Paper ID: | 4959 |
---|---|

Title: | Neural Arithmetic Logic Units |

This paper presents novel arithmetic units called NAC and NALU for neural networks. The proposed NAC unit is used for calculating additions and subtractions of the input vector; NALU calculates multiplications by applying a logarithm before the NAC unit. The experimental results show that the NAC/NALU units worked well on numerical addition and counting tasks--even when the lengths of numbers in the test data are different than those of training data. This work is motivated by the problem of learning the identity function, Figure 1 shows that many activation functions do not work in this problem. What is the performance of NAC/NALU on learning the identity function? Would it be a straight line as expected? Figure 1 also shows that some activation functions perform well on this problem (although hard to identify on the figure because of the overlapping lines and colors). It would be better if the authors can show their performance on the same tasks in the experiment section. Another problem is that the illustration and caption of Figure 2 are not very clear, e.g., what is the three blue dots on the left of the tanh matrix? How do the gates work? Why are they designed like this? Please provide a more detailed description of the NALU unit. The experiment on reinforcement learning shows that although NAC did not work on extrapolation tasks as expected, it degenerates slower than the compared method. How about NALU's performance on this task? The reward of A3C can lower than 0, why A3C+NAC did not get lower than 0? Some other questions: 1. What is the \hat{M} in line 87? 2. I would prefer to see NAC/NALU applied to more complex tasks, such as the object counting tasks introduced in section 1.

The paper proposes a method to extrapolate numbers outside the training range in neural networks. It proposes two models in order to solve this task. The neural accumulator that transforms a linear layer to output additions or subtractions and the neural arithmethic logic unit which can learn more complex mathematical functions. The tackled problem of extrapolation is an interesting one as neural networks generally perform not so well in such tasks. The paper itself is well motivated in the introduction and the example which compares different existing structures against each other adds additional clarity that this task should be studied. The method is interesting, novel and sound. It is well presented through good explanations and the diagrams in figure 2. The large experiment section further supports the proposed approach. It is compared in different problem settings against many different baselines and even against each other. The promise as well as the limitations are discussed. The presentation of the idea overall was well done. However, it does have some gaps. A short background section, for example, could have introduced the reader to extrapolation as a problem and could have reiterated the most important neural network mechanisms as later a deeper knowledge is expected. Furthermore, the mathematical notation (M) used in line 58 onwards is never formally introduced. Towards the end the authors mention that their work could also be seen as a different principled approach of designing neural networks in that it biases towards certain outcomes. the paper could have discussed this in more detail as this seems wider applicable than to only extrapolation problems and, therefore, more relevant to more readers. Overall, the paper presented its main contributions clearly and showed in a large result section the importance as well as the success of their method. While the more general underlying principle would have been interesting to explore and a background section might have added additional clarity the paper's novel ideas and impressive results still outline a significant contribution.
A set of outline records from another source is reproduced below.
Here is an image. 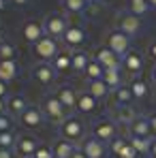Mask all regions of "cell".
I'll return each mask as SVG.
<instances>
[{
  "label": "cell",
  "instance_id": "obj_16",
  "mask_svg": "<svg viewBox=\"0 0 156 158\" xmlns=\"http://www.w3.org/2000/svg\"><path fill=\"white\" fill-rule=\"evenodd\" d=\"M129 135L130 137H141V139H150L152 128H150V118L137 115L133 122L129 124Z\"/></svg>",
  "mask_w": 156,
  "mask_h": 158
},
{
  "label": "cell",
  "instance_id": "obj_41",
  "mask_svg": "<svg viewBox=\"0 0 156 158\" xmlns=\"http://www.w3.org/2000/svg\"><path fill=\"white\" fill-rule=\"evenodd\" d=\"M150 128H152V135L156 137V113L150 115Z\"/></svg>",
  "mask_w": 156,
  "mask_h": 158
},
{
  "label": "cell",
  "instance_id": "obj_7",
  "mask_svg": "<svg viewBox=\"0 0 156 158\" xmlns=\"http://www.w3.org/2000/svg\"><path fill=\"white\" fill-rule=\"evenodd\" d=\"M92 137L101 139L103 143H111L118 137V124H113L111 120H99L92 126Z\"/></svg>",
  "mask_w": 156,
  "mask_h": 158
},
{
  "label": "cell",
  "instance_id": "obj_47",
  "mask_svg": "<svg viewBox=\"0 0 156 158\" xmlns=\"http://www.w3.org/2000/svg\"><path fill=\"white\" fill-rule=\"evenodd\" d=\"M152 81H154V83H156V66H154V69H152Z\"/></svg>",
  "mask_w": 156,
  "mask_h": 158
},
{
  "label": "cell",
  "instance_id": "obj_40",
  "mask_svg": "<svg viewBox=\"0 0 156 158\" xmlns=\"http://www.w3.org/2000/svg\"><path fill=\"white\" fill-rule=\"evenodd\" d=\"M148 53H150V56L156 60V41H152V43L148 45Z\"/></svg>",
  "mask_w": 156,
  "mask_h": 158
},
{
  "label": "cell",
  "instance_id": "obj_24",
  "mask_svg": "<svg viewBox=\"0 0 156 158\" xmlns=\"http://www.w3.org/2000/svg\"><path fill=\"white\" fill-rule=\"evenodd\" d=\"M19 75V66L15 60H0V81L9 83Z\"/></svg>",
  "mask_w": 156,
  "mask_h": 158
},
{
  "label": "cell",
  "instance_id": "obj_9",
  "mask_svg": "<svg viewBox=\"0 0 156 158\" xmlns=\"http://www.w3.org/2000/svg\"><path fill=\"white\" fill-rule=\"evenodd\" d=\"M56 69L52 66V62H36L32 66V77L36 79L41 85H52L56 81Z\"/></svg>",
  "mask_w": 156,
  "mask_h": 158
},
{
  "label": "cell",
  "instance_id": "obj_33",
  "mask_svg": "<svg viewBox=\"0 0 156 158\" xmlns=\"http://www.w3.org/2000/svg\"><path fill=\"white\" fill-rule=\"evenodd\" d=\"M129 11L133 15H137V17H143L150 11V4H148V0H130Z\"/></svg>",
  "mask_w": 156,
  "mask_h": 158
},
{
  "label": "cell",
  "instance_id": "obj_43",
  "mask_svg": "<svg viewBox=\"0 0 156 158\" xmlns=\"http://www.w3.org/2000/svg\"><path fill=\"white\" fill-rule=\"evenodd\" d=\"M150 156L156 158V139H152V143H150Z\"/></svg>",
  "mask_w": 156,
  "mask_h": 158
},
{
  "label": "cell",
  "instance_id": "obj_25",
  "mask_svg": "<svg viewBox=\"0 0 156 158\" xmlns=\"http://www.w3.org/2000/svg\"><path fill=\"white\" fill-rule=\"evenodd\" d=\"M6 107H9V113L13 115V118H19L24 111H26L30 103L26 101V96H22V94H15V96H11L9 101H6Z\"/></svg>",
  "mask_w": 156,
  "mask_h": 158
},
{
  "label": "cell",
  "instance_id": "obj_51",
  "mask_svg": "<svg viewBox=\"0 0 156 158\" xmlns=\"http://www.w3.org/2000/svg\"><path fill=\"white\" fill-rule=\"evenodd\" d=\"M101 2H103V4H109V2H111V0H101Z\"/></svg>",
  "mask_w": 156,
  "mask_h": 158
},
{
  "label": "cell",
  "instance_id": "obj_52",
  "mask_svg": "<svg viewBox=\"0 0 156 158\" xmlns=\"http://www.w3.org/2000/svg\"><path fill=\"white\" fill-rule=\"evenodd\" d=\"M137 158H148V156H137Z\"/></svg>",
  "mask_w": 156,
  "mask_h": 158
},
{
  "label": "cell",
  "instance_id": "obj_28",
  "mask_svg": "<svg viewBox=\"0 0 156 158\" xmlns=\"http://www.w3.org/2000/svg\"><path fill=\"white\" fill-rule=\"evenodd\" d=\"M90 56L86 52H73V73H77V75H83L86 73V69H88V64H90Z\"/></svg>",
  "mask_w": 156,
  "mask_h": 158
},
{
  "label": "cell",
  "instance_id": "obj_15",
  "mask_svg": "<svg viewBox=\"0 0 156 158\" xmlns=\"http://www.w3.org/2000/svg\"><path fill=\"white\" fill-rule=\"evenodd\" d=\"M22 36H24V41H28V43H39L43 36H45V28H43V24L41 22H26L24 26H22Z\"/></svg>",
  "mask_w": 156,
  "mask_h": 158
},
{
  "label": "cell",
  "instance_id": "obj_39",
  "mask_svg": "<svg viewBox=\"0 0 156 158\" xmlns=\"http://www.w3.org/2000/svg\"><path fill=\"white\" fill-rule=\"evenodd\" d=\"M0 158H15V152H13V150H2V148H0Z\"/></svg>",
  "mask_w": 156,
  "mask_h": 158
},
{
  "label": "cell",
  "instance_id": "obj_35",
  "mask_svg": "<svg viewBox=\"0 0 156 158\" xmlns=\"http://www.w3.org/2000/svg\"><path fill=\"white\" fill-rule=\"evenodd\" d=\"M15 53H17L15 45L6 43V41L0 45V60H15Z\"/></svg>",
  "mask_w": 156,
  "mask_h": 158
},
{
  "label": "cell",
  "instance_id": "obj_19",
  "mask_svg": "<svg viewBox=\"0 0 156 158\" xmlns=\"http://www.w3.org/2000/svg\"><path fill=\"white\" fill-rule=\"evenodd\" d=\"M111 150H113V154L118 158H137L139 154L135 152V148L129 143V139H113L111 141Z\"/></svg>",
  "mask_w": 156,
  "mask_h": 158
},
{
  "label": "cell",
  "instance_id": "obj_2",
  "mask_svg": "<svg viewBox=\"0 0 156 158\" xmlns=\"http://www.w3.org/2000/svg\"><path fill=\"white\" fill-rule=\"evenodd\" d=\"M58 135H60V139H66L71 143H79L83 139V135H86V126H83V122L77 115H69L58 126Z\"/></svg>",
  "mask_w": 156,
  "mask_h": 158
},
{
  "label": "cell",
  "instance_id": "obj_14",
  "mask_svg": "<svg viewBox=\"0 0 156 158\" xmlns=\"http://www.w3.org/2000/svg\"><path fill=\"white\" fill-rule=\"evenodd\" d=\"M122 69L129 71L133 77H137V75L143 71V56L139 52H135V49H130V52L122 58Z\"/></svg>",
  "mask_w": 156,
  "mask_h": 158
},
{
  "label": "cell",
  "instance_id": "obj_29",
  "mask_svg": "<svg viewBox=\"0 0 156 158\" xmlns=\"http://www.w3.org/2000/svg\"><path fill=\"white\" fill-rule=\"evenodd\" d=\"M129 143L135 148L139 156H150V143L152 139H141V137H129Z\"/></svg>",
  "mask_w": 156,
  "mask_h": 158
},
{
  "label": "cell",
  "instance_id": "obj_3",
  "mask_svg": "<svg viewBox=\"0 0 156 158\" xmlns=\"http://www.w3.org/2000/svg\"><path fill=\"white\" fill-rule=\"evenodd\" d=\"M105 43H107V47H109L111 52L116 53V56H120V58H124V56L130 52V36H126V34H124L122 30H118V28H113V30L107 32Z\"/></svg>",
  "mask_w": 156,
  "mask_h": 158
},
{
  "label": "cell",
  "instance_id": "obj_44",
  "mask_svg": "<svg viewBox=\"0 0 156 158\" xmlns=\"http://www.w3.org/2000/svg\"><path fill=\"white\" fill-rule=\"evenodd\" d=\"M11 2H15L17 6H26L28 4V0H11Z\"/></svg>",
  "mask_w": 156,
  "mask_h": 158
},
{
  "label": "cell",
  "instance_id": "obj_20",
  "mask_svg": "<svg viewBox=\"0 0 156 158\" xmlns=\"http://www.w3.org/2000/svg\"><path fill=\"white\" fill-rule=\"evenodd\" d=\"M52 150H53V156L56 158H71L77 152V143H71L66 139H56Z\"/></svg>",
  "mask_w": 156,
  "mask_h": 158
},
{
  "label": "cell",
  "instance_id": "obj_48",
  "mask_svg": "<svg viewBox=\"0 0 156 158\" xmlns=\"http://www.w3.org/2000/svg\"><path fill=\"white\" fill-rule=\"evenodd\" d=\"M2 43H4V32L0 30V45H2Z\"/></svg>",
  "mask_w": 156,
  "mask_h": 158
},
{
  "label": "cell",
  "instance_id": "obj_4",
  "mask_svg": "<svg viewBox=\"0 0 156 158\" xmlns=\"http://www.w3.org/2000/svg\"><path fill=\"white\" fill-rule=\"evenodd\" d=\"M43 28H45V36H52V39H62L66 28H69V22L62 13H52L43 19Z\"/></svg>",
  "mask_w": 156,
  "mask_h": 158
},
{
  "label": "cell",
  "instance_id": "obj_42",
  "mask_svg": "<svg viewBox=\"0 0 156 158\" xmlns=\"http://www.w3.org/2000/svg\"><path fill=\"white\" fill-rule=\"evenodd\" d=\"M9 111V107H6V98H0V115H4Z\"/></svg>",
  "mask_w": 156,
  "mask_h": 158
},
{
  "label": "cell",
  "instance_id": "obj_50",
  "mask_svg": "<svg viewBox=\"0 0 156 158\" xmlns=\"http://www.w3.org/2000/svg\"><path fill=\"white\" fill-rule=\"evenodd\" d=\"M86 2H88V4H94V2H99V0H86Z\"/></svg>",
  "mask_w": 156,
  "mask_h": 158
},
{
  "label": "cell",
  "instance_id": "obj_23",
  "mask_svg": "<svg viewBox=\"0 0 156 158\" xmlns=\"http://www.w3.org/2000/svg\"><path fill=\"white\" fill-rule=\"evenodd\" d=\"M86 92L92 96V98H96V101H103L109 96V88H107V83H105L103 79H94V81H88L86 83Z\"/></svg>",
  "mask_w": 156,
  "mask_h": 158
},
{
  "label": "cell",
  "instance_id": "obj_12",
  "mask_svg": "<svg viewBox=\"0 0 156 158\" xmlns=\"http://www.w3.org/2000/svg\"><path fill=\"white\" fill-rule=\"evenodd\" d=\"M19 122H22L24 128H41L43 122H45V115H43V111H41L39 107L30 105L26 111L19 115Z\"/></svg>",
  "mask_w": 156,
  "mask_h": 158
},
{
  "label": "cell",
  "instance_id": "obj_5",
  "mask_svg": "<svg viewBox=\"0 0 156 158\" xmlns=\"http://www.w3.org/2000/svg\"><path fill=\"white\" fill-rule=\"evenodd\" d=\"M116 24H118V30H122L126 36H135L141 30V17L133 15L130 11H120L116 15Z\"/></svg>",
  "mask_w": 156,
  "mask_h": 158
},
{
  "label": "cell",
  "instance_id": "obj_31",
  "mask_svg": "<svg viewBox=\"0 0 156 158\" xmlns=\"http://www.w3.org/2000/svg\"><path fill=\"white\" fill-rule=\"evenodd\" d=\"M62 2V9L66 11V13H73V15H79V13H83L86 11V0H60Z\"/></svg>",
  "mask_w": 156,
  "mask_h": 158
},
{
  "label": "cell",
  "instance_id": "obj_27",
  "mask_svg": "<svg viewBox=\"0 0 156 158\" xmlns=\"http://www.w3.org/2000/svg\"><path fill=\"white\" fill-rule=\"evenodd\" d=\"M103 81L107 83V88H109L111 92H116L118 88L124 85V83H122V75H120V69H107L103 73Z\"/></svg>",
  "mask_w": 156,
  "mask_h": 158
},
{
  "label": "cell",
  "instance_id": "obj_11",
  "mask_svg": "<svg viewBox=\"0 0 156 158\" xmlns=\"http://www.w3.org/2000/svg\"><path fill=\"white\" fill-rule=\"evenodd\" d=\"M39 141L34 139V137H28V135H22V137H17V143H15V154L19 158H32L34 156V152L39 150Z\"/></svg>",
  "mask_w": 156,
  "mask_h": 158
},
{
  "label": "cell",
  "instance_id": "obj_49",
  "mask_svg": "<svg viewBox=\"0 0 156 158\" xmlns=\"http://www.w3.org/2000/svg\"><path fill=\"white\" fill-rule=\"evenodd\" d=\"M148 4H150V6H154V9H156V0H148Z\"/></svg>",
  "mask_w": 156,
  "mask_h": 158
},
{
  "label": "cell",
  "instance_id": "obj_13",
  "mask_svg": "<svg viewBox=\"0 0 156 158\" xmlns=\"http://www.w3.org/2000/svg\"><path fill=\"white\" fill-rule=\"evenodd\" d=\"M62 41H64L66 47L75 49V47H79V45H83V41H86V30H83L81 26H77V24H69L64 36H62Z\"/></svg>",
  "mask_w": 156,
  "mask_h": 158
},
{
  "label": "cell",
  "instance_id": "obj_6",
  "mask_svg": "<svg viewBox=\"0 0 156 158\" xmlns=\"http://www.w3.org/2000/svg\"><path fill=\"white\" fill-rule=\"evenodd\" d=\"M58 53H60L58 41L52 39V36H43L39 43H34V56H36L41 62H52Z\"/></svg>",
  "mask_w": 156,
  "mask_h": 158
},
{
  "label": "cell",
  "instance_id": "obj_36",
  "mask_svg": "<svg viewBox=\"0 0 156 158\" xmlns=\"http://www.w3.org/2000/svg\"><path fill=\"white\" fill-rule=\"evenodd\" d=\"M32 158H56V156H53L52 145H39V150L34 152V156H32Z\"/></svg>",
  "mask_w": 156,
  "mask_h": 158
},
{
  "label": "cell",
  "instance_id": "obj_10",
  "mask_svg": "<svg viewBox=\"0 0 156 158\" xmlns=\"http://www.w3.org/2000/svg\"><path fill=\"white\" fill-rule=\"evenodd\" d=\"M94 60H96V62L103 66L105 71H107V69H120V66H122V58H120V56H116V53L111 52L107 45L96 49V53H94Z\"/></svg>",
  "mask_w": 156,
  "mask_h": 158
},
{
  "label": "cell",
  "instance_id": "obj_26",
  "mask_svg": "<svg viewBox=\"0 0 156 158\" xmlns=\"http://www.w3.org/2000/svg\"><path fill=\"white\" fill-rule=\"evenodd\" d=\"M52 66L56 69V73H66L73 69V52H60L52 60Z\"/></svg>",
  "mask_w": 156,
  "mask_h": 158
},
{
  "label": "cell",
  "instance_id": "obj_46",
  "mask_svg": "<svg viewBox=\"0 0 156 158\" xmlns=\"http://www.w3.org/2000/svg\"><path fill=\"white\" fill-rule=\"evenodd\" d=\"M4 9H6V0H0V13H2Z\"/></svg>",
  "mask_w": 156,
  "mask_h": 158
},
{
  "label": "cell",
  "instance_id": "obj_21",
  "mask_svg": "<svg viewBox=\"0 0 156 158\" xmlns=\"http://www.w3.org/2000/svg\"><path fill=\"white\" fill-rule=\"evenodd\" d=\"M96 98H92L86 90H81V92H77V107H75V111L77 113H81V115H88V113H92L94 109H96Z\"/></svg>",
  "mask_w": 156,
  "mask_h": 158
},
{
  "label": "cell",
  "instance_id": "obj_8",
  "mask_svg": "<svg viewBox=\"0 0 156 158\" xmlns=\"http://www.w3.org/2000/svg\"><path fill=\"white\" fill-rule=\"evenodd\" d=\"M135 118H137V113H135L133 105H111V109H109V120L113 124H118V126L120 124L129 126Z\"/></svg>",
  "mask_w": 156,
  "mask_h": 158
},
{
  "label": "cell",
  "instance_id": "obj_1",
  "mask_svg": "<svg viewBox=\"0 0 156 158\" xmlns=\"http://www.w3.org/2000/svg\"><path fill=\"white\" fill-rule=\"evenodd\" d=\"M41 111H43V115L53 122L56 126H60L66 118H69V111L62 107V103L58 101V96L56 94H45L43 96V101H41Z\"/></svg>",
  "mask_w": 156,
  "mask_h": 158
},
{
  "label": "cell",
  "instance_id": "obj_30",
  "mask_svg": "<svg viewBox=\"0 0 156 158\" xmlns=\"http://www.w3.org/2000/svg\"><path fill=\"white\" fill-rule=\"evenodd\" d=\"M135 98H133V92H130L129 85H122L113 92V105H130Z\"/></svg>",
  "mask_w": 156,
  "mask_h": 158
},
{
  "label": "cell",
  "instance_id": "obj_38",
  "mask_svg": "<svg viewBox=\"0 0 156 158\" xmlns=\"http://www.w3.org/2000/svg\"><path fill=\"white\" fill-rule=\"evenodd\" d=\"M6 94H9V83L0 81V98H6Z\"/></svg>",
  "mask_w": 156,
  "mask_h": 158
},
{
  "label": "cell",
  "instance_id": "obj_17",
  "mask_svg": "<svg viewBox=\"0 0 156 158\" xmlns=\"http://www.w3.org/2000/svg\"><path fill=\"white\" fill-rule=\"evenodd\" d=\"M81 152L86 158H105V143L96 137H90L81 143Z\"/></svg>",
  "mask_w": 156,
  "mask_h": 158
},
{
  "label": "cell",
  "instance_id": "obj_37",
  "mask_svg": "<svg viewBox=\"0 0 156 158\" xmlns=\"http://www.w3.org/2000/svg\"><path fill=\"white\" fill-rule=\"evenodd\" d=\"M13 131V115H0V132Z\"/></svg>",
  "mask_w": 156,
  "mask_h": 158
},
{
  "label": "cell",
  "instance_id": "obj_45",
  "mask_svg": "<svg viewBox=\"0 0 156 158\" xmlns=\"http://www.w3.org/2000/svg\"><path fill=\"white\" fill-rule=\"evenodd\" d=\"M71 158H86V156H83V152H81V150H77V152H75Z\"/></svg>",
  "mask_w": 156,
  "mask_h": 158
},
{
  "label": "cell",
  "instance_id": "obj_22",
  "mask_svg": "<svg viewBox=\"0 0 156 158\" xmlns=\"http://www.w3.org/2000/svg\"><path fill=\"white\" fill-rule=\"evenodd\" d=\"M129 88H130V92H133V98H135V101H143V98L150 94V83L143 77H139V75L130 79Z\"/></svg>",
  "mask_w": 156,
  "mask_h": 158
},
{
  "label": "cell",
  "instance_id": "obj_34",
  "mask_svg": "<svg viewBox=\"0 0 156 158\" xmlns=\"http://www.w3.org/2000/svg\"><path fill=\"white\" fill-rule=\"evenodd\" d=\"M15 143H17V137H15L13 131L0 132V148L2 150H13L15 152Z\"/></svg>",
  "mask_w": 156,
  "mask_h": 158
},
{
  "label": "cell",
  "instance_id": "obj_32",
  "mask_svg": "<svg viewBox=\"0 0 156 158\" xmlns=\"http://www.w3.org/2000/svg\"><path fill=\"white\" fill-rule=\"evenodd\" d=\"M103 73H105V69L99 64V62H96V60H94V58H92L83 75H86V79H88V81H94V79H103Z\"/></svg>",
  "mask_w": 156,
  "mask_h": 158
},
{
  "label": "cell",
  "instance_id": "obj_18",
  "mask_svg": "<svg viewBox=\"0 0 156 158\" xmlns=\"http://www.w3.org/2000/svg\"><path fill=\"white\" fill-rule=\"evenodd\" d=\"M56 96H58V101L62 103V107H64L66 111H75V107H77V92H75L71 85L58 88V90H56Z\"/></svg>",
  "mask_w": 156,
  "mask_h": 158
}]
</instances>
The paper proposes neural arithmetic logical units (NALUs) for learning numerical related tasks with deep neural networks. Specifically, NALUs explicitly enforce learning the systematic numerical operations, so the networks can perform well on values not seen in the training set. The proposed method is clean, general and easily applicable to existing neural networks. The paper gives strong empirical evidence on various numerical tasks and shows superior performance on networks with NALUs. I think the paper might need more studies like Figure 3 on both NALU and ordinary networks to better understand the network behaviors on various tasks. Update: Thanks for the rebuttal! I have read all reviewers' reviews and the corresponding response. There are some flaws (mathematical notions, figure clarity, and lack of background work discussion), but overall I think the paper is of good quality.